Text excerpt =>

___

For Vic Brown quickly creates a life that is obligation heavy, and cannot expect much more than a kind of loving from the marriage he allows himself to fall into. Superficially Vic’s love for Ingrid would seem more real than his sister’s for her husband, but this is where cinema can play tricks on us, and that Schlesinger wants to show that aesthetics of form can dupe us into a set of assumptions not too unlike those that Vic falls for. If we think again of the beginning of A Kind of Loving, if we think of Vic and Ingrid amongst the gargoyles who have their hair in a scarf and speak in harsh, sharp, gossipy tones, and the wedding couple who will never be as beautiful as on the day of their wedding and still look thoroughly plain, then will Vic and Ingrid’s not be a marriage to be made in relative aesthetic heaven?

Yet, of course, that is not how things turn out. Ingrid gets pregnant, the newly married couple move in with Ingrid’s widowed, thoroughly conservative mother, and the world is a trap. Ingrid is materialist and conventional, and too in thrall of her mother’s values to search out her own or give too much thought to what Vic’s might be. When later in the film Vic goes to visit his sister we are well aware that she and her husband might be on this particular morning disturbed by Vic, but they are not every day interrupted by the presence of Vic’s mother-in-law.

Kitchen Sink Realism coincided with another movement across the channel, none other than the French New Wave, and a series of films that could also one feels have been fed on a macrobiotic diet of existentialism. But if we notice that Kitchen Sink Realism was option light, were the new wave films not potentiality option rich? Obviously there were New Wave films without much hope, and the films often ended with deaths: A bout de souffleJules et JimShoot the Piano Player, Les cousinsLe Beau Serge, Contempt – and often included killings or suicides – yet one still believes the New Wave was a more optimistic movement. Now, this undeniably lay partly in the form, with Godard, Truffaut and even Chabrol reacting against the cinematic conventions of the earlier generation to tell stories with, as Godard would say, a beginning, a middle, and an end but not necessarily in that order. Escaping from the demands of realism in terms of milieu, psychology, and social convention, the filmmakers created a sense of freedom no matter the apparent diegetic despair.

In the context of the British films, despair seems too strong, as if despondency is nearer the mark. Not only do many of the French films have formal innovation; they also possessed an energy evident in the bodies of the actors. Brigitte Bardot in Contempt, Jeanne Moreau in Jules et Jim, Jean-Paul Belmondo in A bout de souffle, Anna Karina in Vivre sa vie. Maybe only Julie Christie in Billy Liar showed evidence of this corporeal optimism, so that even if a character in a New Wave film ended up dead, they nevertheless lived. In Kitchen Sink cinema death is usually a living demise, a death of the soul (Room at The Top), the spirit (Saturday Night and Sunday Morning), of love (A Kind of Loving) of false hope (Billy Liar).  Even if the form is innovative (This Sporting Life) it doesn’t create corporeal optimism in the performance. Whether it is Alan Bates here, Richard Harris in This Sporting Life, Tom Courtenay in The Loneliness of the Long Distance Runner, or Albert Finney in Saturday Night and Sunday Morning, the performance is contained by the oppressiveness of milieu, and the pessimism of the limited available options.

___

Supplied material =>
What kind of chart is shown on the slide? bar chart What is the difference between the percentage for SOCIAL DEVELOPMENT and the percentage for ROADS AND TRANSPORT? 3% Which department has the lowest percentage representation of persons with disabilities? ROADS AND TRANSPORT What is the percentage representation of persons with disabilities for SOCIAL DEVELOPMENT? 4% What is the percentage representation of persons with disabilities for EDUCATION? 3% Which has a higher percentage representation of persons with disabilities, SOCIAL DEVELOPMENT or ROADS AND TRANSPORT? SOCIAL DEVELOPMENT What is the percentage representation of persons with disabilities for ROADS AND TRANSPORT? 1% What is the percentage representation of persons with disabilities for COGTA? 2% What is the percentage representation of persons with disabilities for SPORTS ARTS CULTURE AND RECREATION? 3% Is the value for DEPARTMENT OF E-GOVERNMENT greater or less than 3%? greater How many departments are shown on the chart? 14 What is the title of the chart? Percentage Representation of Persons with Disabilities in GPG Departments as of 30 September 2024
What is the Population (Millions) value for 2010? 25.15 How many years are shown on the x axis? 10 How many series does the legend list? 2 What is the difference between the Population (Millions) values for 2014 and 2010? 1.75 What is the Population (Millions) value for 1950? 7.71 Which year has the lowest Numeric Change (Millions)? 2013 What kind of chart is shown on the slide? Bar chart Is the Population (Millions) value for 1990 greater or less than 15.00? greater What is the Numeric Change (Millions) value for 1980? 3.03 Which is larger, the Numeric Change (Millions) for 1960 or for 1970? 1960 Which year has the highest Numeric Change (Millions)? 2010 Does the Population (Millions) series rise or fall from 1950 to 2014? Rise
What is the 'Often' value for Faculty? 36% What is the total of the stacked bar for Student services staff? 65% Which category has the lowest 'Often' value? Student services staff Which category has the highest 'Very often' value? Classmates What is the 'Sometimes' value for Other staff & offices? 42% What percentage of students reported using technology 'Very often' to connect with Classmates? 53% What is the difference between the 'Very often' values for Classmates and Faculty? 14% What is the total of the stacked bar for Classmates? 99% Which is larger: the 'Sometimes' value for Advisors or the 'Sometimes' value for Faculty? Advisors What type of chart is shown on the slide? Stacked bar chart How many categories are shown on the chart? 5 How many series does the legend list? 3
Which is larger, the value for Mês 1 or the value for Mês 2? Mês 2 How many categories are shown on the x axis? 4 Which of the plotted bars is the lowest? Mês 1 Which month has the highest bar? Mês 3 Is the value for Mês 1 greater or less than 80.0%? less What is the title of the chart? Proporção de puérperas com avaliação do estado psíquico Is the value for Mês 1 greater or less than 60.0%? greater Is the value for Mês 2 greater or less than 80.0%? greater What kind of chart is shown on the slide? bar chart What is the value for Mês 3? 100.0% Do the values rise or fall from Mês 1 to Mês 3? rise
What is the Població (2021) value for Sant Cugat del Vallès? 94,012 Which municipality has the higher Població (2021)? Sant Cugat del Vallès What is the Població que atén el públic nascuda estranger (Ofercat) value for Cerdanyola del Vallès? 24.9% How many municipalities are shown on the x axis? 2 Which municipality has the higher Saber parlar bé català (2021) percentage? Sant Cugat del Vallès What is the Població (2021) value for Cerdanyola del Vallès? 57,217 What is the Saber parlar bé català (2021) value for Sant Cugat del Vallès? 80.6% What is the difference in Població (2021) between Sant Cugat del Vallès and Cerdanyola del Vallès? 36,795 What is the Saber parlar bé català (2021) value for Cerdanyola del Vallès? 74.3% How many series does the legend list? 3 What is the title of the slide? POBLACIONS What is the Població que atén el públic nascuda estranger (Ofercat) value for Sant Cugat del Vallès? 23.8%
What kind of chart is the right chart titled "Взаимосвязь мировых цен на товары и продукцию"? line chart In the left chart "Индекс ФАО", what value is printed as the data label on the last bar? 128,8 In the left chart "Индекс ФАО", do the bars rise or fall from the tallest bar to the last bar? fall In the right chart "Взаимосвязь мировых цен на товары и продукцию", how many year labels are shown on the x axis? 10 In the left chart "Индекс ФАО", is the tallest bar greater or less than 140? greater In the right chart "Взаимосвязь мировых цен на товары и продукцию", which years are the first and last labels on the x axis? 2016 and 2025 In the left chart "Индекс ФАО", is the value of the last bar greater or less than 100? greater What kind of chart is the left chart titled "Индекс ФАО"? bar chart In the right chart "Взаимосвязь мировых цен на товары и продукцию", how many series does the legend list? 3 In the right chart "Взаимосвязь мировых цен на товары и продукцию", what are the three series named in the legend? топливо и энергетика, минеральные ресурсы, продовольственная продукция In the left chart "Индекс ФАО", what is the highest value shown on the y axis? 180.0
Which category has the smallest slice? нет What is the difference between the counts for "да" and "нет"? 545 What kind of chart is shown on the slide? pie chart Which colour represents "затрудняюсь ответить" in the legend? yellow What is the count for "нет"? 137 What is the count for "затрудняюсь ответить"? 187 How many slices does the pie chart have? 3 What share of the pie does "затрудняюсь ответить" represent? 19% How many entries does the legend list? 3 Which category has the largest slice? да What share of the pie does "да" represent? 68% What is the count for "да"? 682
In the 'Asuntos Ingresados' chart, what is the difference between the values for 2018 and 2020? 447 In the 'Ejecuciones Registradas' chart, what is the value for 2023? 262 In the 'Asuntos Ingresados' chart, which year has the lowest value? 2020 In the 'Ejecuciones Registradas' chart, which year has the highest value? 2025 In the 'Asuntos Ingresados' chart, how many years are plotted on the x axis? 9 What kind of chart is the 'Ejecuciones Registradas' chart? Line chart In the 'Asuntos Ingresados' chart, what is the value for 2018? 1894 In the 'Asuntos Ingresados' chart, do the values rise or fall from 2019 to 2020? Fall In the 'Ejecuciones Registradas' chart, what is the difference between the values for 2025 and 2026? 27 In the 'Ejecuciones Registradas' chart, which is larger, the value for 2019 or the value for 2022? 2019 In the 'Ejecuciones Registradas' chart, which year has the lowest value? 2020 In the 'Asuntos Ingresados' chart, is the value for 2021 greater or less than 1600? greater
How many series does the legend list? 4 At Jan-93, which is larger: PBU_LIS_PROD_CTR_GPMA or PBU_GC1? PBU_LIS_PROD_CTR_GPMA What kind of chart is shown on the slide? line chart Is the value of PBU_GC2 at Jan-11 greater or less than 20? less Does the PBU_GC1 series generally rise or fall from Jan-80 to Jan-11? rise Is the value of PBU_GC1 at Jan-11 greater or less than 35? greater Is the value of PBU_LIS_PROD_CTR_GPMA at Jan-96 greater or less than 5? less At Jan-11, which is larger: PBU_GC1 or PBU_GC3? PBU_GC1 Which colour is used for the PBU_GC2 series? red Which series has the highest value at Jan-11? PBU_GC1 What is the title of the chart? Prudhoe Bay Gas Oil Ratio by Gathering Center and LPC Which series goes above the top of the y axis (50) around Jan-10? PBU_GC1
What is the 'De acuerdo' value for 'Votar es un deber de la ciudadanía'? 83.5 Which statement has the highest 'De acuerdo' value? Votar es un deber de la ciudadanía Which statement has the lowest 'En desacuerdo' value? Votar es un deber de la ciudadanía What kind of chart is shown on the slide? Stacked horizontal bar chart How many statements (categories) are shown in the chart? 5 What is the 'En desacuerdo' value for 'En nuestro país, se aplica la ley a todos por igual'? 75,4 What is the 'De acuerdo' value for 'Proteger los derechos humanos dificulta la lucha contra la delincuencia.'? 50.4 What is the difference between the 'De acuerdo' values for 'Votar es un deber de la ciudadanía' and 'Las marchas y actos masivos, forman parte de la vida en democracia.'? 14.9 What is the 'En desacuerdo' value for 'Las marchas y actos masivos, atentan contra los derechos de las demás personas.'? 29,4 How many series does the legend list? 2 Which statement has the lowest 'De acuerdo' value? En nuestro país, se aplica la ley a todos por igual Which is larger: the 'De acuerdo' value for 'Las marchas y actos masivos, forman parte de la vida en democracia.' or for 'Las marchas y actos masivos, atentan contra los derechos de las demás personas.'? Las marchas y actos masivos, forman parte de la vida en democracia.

___

Exercise set =>
A - Answer these questions from the film essay:
(i) Who do Vic and Ingrid move in with after they marry?
(ii) Which movement across the channel coincided with Kitchen Sink Realism?
(iii) Which actress is named as perhaps the only one in a British film to show corporeal optimism?
B - Substitute "key" for "legend" in the rows. Start with the first row and go on through the line with "What is the Population (Millions) value for 2010?". Write out only those lines, with everything else left as it is.
The essay and the rows were taken from two separate sources.

Solution list =>
A -
(i) Ingrid's widowed, thoroughly conservative mother
(ii) The French New Wave
(iii) Julie Christie, in Billy Liar

B -
What kind of chart is shown on the slide? bar chart What is the difference between the percentage for SOCIAL DEVELOPMENT and the percentage for ROADS AND TRANSPORT? 3% Which department has the lowest percentage representation of persons with disabilities? ROADS AND TRANSPORT What is the percentage representation of persons with disabilities for SOCIAL DEVELOPMENT? 4% What is the percentage representation of persons with disabilities for EDUCATION? 3% Which has a higher percentage representation of persons with disabilities, SOCIAL DEVELOPMENT or ROADS AND TRANSPORT? SOCIAL DEVELOPMENT What is the percentage representation of persons with disabilities for ROADS AND TRANSPORT? 1% What is the percentage representation of persons with disabilities for COGTA? 2% What is the percentage representation of persons with disabilities for SPORTS ARTS CULTURE AND RECREATION? 3% Is the value for DEPARTMENT OF E-GOVERNMENT greater or less than 3%? greater How many departments are shown on the chart? 14 What is the title of the chart? Percentage Representation of Persons with Disabilities in GPG Departments as of 30 September 2024
What is the Population (Millions) value for 2010? 25.15 How many years are shown on the x axis? 10 How many series does the key list? 2 What is the difference between the Population (Millions) values for 2014 and 2010? 1.75 What is the Population (Millions) value for 1950? 7.71 Which year has the lowest Numeric Change (Millions)? 2013 What kind of chart is shown on the slide? Bar chart Is the Population (Millions) value for 1990 greater or less than 15.00? greater What is the Numeric Change (Millions) value for 1980? 3.03 Which is larger, the Numeric Change (Millions) for 1960 or for 1970? 1960 Which year has the highest Numeric Change (Millions)? 2010 Does the Population (Millions) series rise or fall from 1950 to 2014? Rise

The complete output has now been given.